Jaranan Glundengan, Harmoni Budaya Madura dan Jawa yang Tetap Hidup di Tengah Desa

JEMBER – Dentuman gamelan dan teriakan penari jaranan masih akrab terdengar di Desa Glundengan, Kecamatan Wuluhan. Di sini, kesenian tradisional itu bukan sekadar tontonan, tapi napas kehidupan budaya.

Setiap pertunjukan selalu dipadati warga dari berbagai usia. Anak-anak, remaja, hingga orang tua berkumpul di balai desa, menikmati atraksi penuh warna dari para penari dan penabuh gamelan.

Kesenian jaranan Glundengan tumbuh dari rasa kagum warga terhadap pertunjukan serupa di daerah lain. Dari situ, muncul semangat untuk membangun dan melestarikan versi khas mereka sendiri.

Jaranan di desa ini memadukan unsur budaya Madura dan Jawa (Banyuwangi), mencerminkan identitas Jember sebagai daerah Pandalungan. Perpaduan itu menghadirkan sajian unik yang memikat mata penonton.

Penjabat Dusun Sumberjo, Hakiki Gelar, menyebut jaranan masih rutin digelar. “Pertunjukan ini menjadi cara kami memperkenalkan budaya lokal kepada masyarakat luas,” ujarnya.
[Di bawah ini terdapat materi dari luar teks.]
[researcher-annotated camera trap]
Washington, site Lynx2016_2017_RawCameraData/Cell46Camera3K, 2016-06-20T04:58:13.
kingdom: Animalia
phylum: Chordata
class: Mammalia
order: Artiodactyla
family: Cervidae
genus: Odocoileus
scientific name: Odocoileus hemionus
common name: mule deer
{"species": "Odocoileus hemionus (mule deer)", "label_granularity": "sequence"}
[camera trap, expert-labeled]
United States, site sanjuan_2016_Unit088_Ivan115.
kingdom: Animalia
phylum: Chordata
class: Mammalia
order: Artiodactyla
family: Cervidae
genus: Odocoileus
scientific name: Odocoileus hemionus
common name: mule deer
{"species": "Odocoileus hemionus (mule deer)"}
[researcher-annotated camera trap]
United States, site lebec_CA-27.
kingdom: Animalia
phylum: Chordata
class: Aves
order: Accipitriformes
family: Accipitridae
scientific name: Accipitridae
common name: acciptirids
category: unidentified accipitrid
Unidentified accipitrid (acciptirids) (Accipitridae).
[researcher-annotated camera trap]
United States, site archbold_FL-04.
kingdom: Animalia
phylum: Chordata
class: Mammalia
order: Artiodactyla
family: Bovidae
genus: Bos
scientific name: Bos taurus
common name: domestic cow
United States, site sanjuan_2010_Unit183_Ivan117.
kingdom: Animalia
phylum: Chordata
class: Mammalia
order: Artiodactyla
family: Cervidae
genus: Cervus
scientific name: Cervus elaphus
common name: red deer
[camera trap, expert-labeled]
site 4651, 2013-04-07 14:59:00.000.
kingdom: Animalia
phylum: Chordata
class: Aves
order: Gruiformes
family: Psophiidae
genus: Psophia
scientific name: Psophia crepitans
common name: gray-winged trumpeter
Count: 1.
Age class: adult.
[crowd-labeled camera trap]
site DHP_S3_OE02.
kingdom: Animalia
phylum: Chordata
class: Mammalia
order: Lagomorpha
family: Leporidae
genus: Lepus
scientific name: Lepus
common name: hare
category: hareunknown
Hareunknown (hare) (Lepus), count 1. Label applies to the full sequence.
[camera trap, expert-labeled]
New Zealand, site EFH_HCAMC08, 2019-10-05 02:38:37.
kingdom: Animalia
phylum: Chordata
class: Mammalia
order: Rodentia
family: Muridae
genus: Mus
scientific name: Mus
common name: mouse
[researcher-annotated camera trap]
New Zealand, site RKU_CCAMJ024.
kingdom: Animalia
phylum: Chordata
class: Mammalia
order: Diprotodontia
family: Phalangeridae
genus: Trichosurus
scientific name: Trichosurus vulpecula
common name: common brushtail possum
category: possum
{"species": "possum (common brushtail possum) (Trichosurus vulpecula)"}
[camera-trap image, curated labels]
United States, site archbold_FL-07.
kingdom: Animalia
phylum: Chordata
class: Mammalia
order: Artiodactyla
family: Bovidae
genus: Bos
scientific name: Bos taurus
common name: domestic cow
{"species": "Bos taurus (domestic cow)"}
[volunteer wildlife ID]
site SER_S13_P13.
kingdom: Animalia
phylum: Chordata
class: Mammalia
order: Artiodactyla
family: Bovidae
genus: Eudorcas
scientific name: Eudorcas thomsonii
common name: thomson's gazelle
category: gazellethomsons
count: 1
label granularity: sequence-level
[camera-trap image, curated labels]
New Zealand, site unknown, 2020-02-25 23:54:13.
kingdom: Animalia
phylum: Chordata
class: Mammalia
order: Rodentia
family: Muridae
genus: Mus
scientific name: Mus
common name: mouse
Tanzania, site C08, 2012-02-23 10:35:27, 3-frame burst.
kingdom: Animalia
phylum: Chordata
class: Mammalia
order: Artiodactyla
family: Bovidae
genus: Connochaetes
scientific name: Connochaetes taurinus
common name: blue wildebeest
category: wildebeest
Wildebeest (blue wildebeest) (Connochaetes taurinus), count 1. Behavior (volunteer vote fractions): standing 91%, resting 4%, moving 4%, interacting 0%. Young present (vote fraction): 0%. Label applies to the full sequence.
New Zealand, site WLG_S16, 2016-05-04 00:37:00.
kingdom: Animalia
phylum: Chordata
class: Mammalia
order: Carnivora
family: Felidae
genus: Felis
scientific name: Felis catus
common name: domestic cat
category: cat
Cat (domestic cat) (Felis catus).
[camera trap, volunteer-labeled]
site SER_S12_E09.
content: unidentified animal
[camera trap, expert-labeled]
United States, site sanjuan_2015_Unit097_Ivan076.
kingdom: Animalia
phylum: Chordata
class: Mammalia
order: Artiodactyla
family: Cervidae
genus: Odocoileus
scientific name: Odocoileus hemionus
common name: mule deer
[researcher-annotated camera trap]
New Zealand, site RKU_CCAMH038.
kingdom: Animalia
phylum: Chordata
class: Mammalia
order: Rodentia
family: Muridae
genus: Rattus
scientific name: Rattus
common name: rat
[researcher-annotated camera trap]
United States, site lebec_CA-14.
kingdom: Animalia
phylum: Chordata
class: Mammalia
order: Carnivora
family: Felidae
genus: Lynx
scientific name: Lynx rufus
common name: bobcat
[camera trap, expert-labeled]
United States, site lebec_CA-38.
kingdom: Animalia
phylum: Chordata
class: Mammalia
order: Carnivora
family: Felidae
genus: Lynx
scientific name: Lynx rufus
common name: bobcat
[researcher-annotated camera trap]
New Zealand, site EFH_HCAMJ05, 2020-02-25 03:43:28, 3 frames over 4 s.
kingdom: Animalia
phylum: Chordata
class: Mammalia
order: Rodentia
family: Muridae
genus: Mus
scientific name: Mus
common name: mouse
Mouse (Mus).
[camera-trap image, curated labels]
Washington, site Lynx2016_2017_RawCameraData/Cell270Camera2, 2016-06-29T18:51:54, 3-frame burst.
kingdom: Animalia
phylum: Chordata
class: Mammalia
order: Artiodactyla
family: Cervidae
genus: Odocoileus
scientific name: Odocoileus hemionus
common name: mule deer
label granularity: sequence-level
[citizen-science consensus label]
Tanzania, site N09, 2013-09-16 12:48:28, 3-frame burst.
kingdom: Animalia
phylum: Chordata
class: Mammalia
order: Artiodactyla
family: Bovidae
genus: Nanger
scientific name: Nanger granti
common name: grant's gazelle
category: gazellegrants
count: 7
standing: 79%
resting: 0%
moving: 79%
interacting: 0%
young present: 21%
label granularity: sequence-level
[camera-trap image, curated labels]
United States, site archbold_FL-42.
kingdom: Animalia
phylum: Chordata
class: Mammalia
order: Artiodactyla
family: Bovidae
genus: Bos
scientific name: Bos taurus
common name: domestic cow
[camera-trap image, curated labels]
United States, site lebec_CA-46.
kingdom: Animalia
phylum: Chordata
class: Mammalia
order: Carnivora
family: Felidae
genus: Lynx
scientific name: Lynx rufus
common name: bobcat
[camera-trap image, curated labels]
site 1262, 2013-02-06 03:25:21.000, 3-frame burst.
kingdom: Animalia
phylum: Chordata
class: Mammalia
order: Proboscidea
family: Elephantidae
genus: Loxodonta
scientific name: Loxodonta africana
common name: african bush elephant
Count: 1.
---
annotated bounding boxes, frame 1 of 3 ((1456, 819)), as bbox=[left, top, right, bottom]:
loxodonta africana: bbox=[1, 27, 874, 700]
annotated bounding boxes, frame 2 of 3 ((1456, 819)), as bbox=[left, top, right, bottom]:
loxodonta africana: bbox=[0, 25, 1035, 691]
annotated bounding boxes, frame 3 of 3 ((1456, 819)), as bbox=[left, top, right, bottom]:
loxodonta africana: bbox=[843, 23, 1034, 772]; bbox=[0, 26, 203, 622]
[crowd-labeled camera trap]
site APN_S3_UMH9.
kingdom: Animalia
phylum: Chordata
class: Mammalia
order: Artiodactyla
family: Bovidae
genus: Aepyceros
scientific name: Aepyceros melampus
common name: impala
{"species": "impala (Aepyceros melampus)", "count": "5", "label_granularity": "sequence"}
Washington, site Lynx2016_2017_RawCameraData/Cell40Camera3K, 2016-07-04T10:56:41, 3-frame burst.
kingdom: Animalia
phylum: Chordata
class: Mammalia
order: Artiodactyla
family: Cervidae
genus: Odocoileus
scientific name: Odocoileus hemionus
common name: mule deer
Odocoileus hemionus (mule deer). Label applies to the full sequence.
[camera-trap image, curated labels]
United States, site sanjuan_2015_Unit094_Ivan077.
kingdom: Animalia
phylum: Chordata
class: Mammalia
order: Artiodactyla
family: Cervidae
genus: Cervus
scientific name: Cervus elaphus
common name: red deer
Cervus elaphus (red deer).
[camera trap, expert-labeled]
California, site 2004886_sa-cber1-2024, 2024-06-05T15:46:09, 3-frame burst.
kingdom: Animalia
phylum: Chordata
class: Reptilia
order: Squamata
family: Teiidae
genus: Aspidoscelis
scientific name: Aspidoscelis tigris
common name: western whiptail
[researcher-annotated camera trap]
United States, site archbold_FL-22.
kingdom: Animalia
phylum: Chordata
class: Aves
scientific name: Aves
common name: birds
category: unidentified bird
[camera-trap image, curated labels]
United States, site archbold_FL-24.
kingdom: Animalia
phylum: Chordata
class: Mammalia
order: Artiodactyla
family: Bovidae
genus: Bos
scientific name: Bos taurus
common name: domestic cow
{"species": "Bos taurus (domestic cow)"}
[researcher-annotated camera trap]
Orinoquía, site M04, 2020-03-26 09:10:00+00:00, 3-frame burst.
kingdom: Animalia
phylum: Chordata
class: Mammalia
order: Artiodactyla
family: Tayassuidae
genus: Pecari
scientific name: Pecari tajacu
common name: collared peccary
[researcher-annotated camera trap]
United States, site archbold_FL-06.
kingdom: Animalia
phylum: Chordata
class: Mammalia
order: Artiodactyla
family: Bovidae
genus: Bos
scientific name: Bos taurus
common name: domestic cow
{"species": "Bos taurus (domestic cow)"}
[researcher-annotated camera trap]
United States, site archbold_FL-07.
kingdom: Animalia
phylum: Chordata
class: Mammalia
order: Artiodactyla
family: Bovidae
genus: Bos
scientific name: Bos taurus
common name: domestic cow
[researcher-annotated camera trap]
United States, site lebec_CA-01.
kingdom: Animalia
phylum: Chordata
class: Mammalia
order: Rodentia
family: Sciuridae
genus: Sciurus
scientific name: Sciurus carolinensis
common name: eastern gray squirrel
Tak hanya warga, mahasiswa KKN UIN KHAS Jember Posko 12 juga terlibat aktif. Mereka membantu publikasi, dokumentasi, hingga mendukung pelaksanaan setiap acara jaranan di desa tersebut.

Keterlibatan mahasiswa menjadi bukti sinergi antara dunia akademik dan masyarakat dalam menjaga warisan budaya. “Kami belajar banyak tentang makna gotong royong lewat kesenian ini,” ujar salah satu mahasiswa KKN.

Di tengah derasnya arus globalisasi, semangat warga Glundengan untuk melestarikan jaranan tetap menyala. Bagi mereka, jaranan bukan sekadar hiburan, tapi simbol identitas dan kebanggaan yang harus dijaga.